Your goal → Look through the listing underneath for "Tanzania", and copy every line that has it.

Supplied material →
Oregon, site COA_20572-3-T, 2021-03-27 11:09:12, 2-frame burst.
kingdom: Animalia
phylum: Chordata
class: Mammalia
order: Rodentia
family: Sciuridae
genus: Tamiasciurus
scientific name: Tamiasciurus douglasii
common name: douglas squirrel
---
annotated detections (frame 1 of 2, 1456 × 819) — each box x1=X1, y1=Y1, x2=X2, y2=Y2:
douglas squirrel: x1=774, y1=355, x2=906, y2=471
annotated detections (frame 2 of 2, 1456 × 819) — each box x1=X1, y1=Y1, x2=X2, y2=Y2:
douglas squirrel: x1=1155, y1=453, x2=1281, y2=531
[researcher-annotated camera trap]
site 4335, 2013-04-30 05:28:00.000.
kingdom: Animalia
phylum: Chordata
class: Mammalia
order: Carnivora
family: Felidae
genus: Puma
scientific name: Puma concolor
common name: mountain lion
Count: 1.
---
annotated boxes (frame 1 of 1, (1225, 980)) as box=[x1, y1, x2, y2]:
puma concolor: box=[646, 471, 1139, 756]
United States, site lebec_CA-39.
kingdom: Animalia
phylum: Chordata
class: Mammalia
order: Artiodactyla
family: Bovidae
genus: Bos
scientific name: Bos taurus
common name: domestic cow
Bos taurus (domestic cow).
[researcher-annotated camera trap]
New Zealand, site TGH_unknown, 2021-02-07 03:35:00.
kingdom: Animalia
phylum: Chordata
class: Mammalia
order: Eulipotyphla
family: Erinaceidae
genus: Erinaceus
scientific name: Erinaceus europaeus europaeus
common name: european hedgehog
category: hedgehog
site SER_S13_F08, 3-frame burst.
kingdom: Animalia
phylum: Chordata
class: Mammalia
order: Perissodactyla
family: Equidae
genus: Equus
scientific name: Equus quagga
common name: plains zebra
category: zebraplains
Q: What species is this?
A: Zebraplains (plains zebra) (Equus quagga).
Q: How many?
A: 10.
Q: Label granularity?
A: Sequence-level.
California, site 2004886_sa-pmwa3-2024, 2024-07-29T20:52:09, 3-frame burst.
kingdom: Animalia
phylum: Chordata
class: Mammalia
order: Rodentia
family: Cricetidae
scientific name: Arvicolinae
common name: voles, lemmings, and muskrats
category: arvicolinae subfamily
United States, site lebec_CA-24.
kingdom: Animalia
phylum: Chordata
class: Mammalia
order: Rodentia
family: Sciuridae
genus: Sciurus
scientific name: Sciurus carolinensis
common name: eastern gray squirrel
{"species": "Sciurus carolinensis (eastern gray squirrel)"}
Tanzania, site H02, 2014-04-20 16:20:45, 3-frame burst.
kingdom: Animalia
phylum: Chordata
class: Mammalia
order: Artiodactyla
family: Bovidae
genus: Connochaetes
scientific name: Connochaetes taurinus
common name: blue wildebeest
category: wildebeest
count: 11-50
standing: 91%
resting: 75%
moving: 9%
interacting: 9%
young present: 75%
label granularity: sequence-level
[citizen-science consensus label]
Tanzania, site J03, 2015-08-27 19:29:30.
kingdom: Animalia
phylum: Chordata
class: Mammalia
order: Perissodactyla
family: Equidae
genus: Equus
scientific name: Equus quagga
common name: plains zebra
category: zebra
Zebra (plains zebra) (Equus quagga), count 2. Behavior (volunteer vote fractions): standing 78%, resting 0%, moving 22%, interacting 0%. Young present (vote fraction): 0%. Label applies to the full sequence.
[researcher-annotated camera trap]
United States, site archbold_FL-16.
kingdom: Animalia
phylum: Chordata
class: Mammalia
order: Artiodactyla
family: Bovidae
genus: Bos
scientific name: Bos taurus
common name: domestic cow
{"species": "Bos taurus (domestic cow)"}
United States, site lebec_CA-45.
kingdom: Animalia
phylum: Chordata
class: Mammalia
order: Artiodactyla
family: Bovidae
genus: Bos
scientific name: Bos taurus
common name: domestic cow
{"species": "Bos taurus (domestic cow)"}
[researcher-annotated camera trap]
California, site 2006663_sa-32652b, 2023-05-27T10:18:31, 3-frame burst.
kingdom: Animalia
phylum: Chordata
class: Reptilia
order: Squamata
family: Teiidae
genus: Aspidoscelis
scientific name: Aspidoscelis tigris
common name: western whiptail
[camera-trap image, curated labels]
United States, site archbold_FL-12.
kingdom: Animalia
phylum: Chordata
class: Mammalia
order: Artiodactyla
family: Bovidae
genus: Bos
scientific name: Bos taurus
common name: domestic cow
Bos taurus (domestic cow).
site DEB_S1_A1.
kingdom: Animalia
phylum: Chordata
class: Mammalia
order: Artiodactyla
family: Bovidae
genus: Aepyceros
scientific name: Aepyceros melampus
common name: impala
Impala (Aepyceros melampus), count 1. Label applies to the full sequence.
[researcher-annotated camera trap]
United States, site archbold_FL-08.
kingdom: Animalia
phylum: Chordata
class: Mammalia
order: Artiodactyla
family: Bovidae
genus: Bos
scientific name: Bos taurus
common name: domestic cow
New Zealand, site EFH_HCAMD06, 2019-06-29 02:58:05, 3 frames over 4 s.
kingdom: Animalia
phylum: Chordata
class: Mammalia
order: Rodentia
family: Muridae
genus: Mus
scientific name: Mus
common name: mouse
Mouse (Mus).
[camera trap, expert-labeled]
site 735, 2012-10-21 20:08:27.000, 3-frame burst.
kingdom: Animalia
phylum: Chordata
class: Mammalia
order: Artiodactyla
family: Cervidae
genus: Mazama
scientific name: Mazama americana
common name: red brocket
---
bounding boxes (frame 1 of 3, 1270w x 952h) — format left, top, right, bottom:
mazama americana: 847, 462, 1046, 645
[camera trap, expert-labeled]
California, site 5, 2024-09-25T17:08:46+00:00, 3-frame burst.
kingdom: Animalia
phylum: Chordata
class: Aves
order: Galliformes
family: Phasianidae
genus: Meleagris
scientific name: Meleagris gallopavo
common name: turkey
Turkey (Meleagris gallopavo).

Solution to this problem →
Tanzania, site H02, 2014-04-20 16:20:45, 3-frame burst.
Tanzania, site J03, 2015-08-27 19:29:30.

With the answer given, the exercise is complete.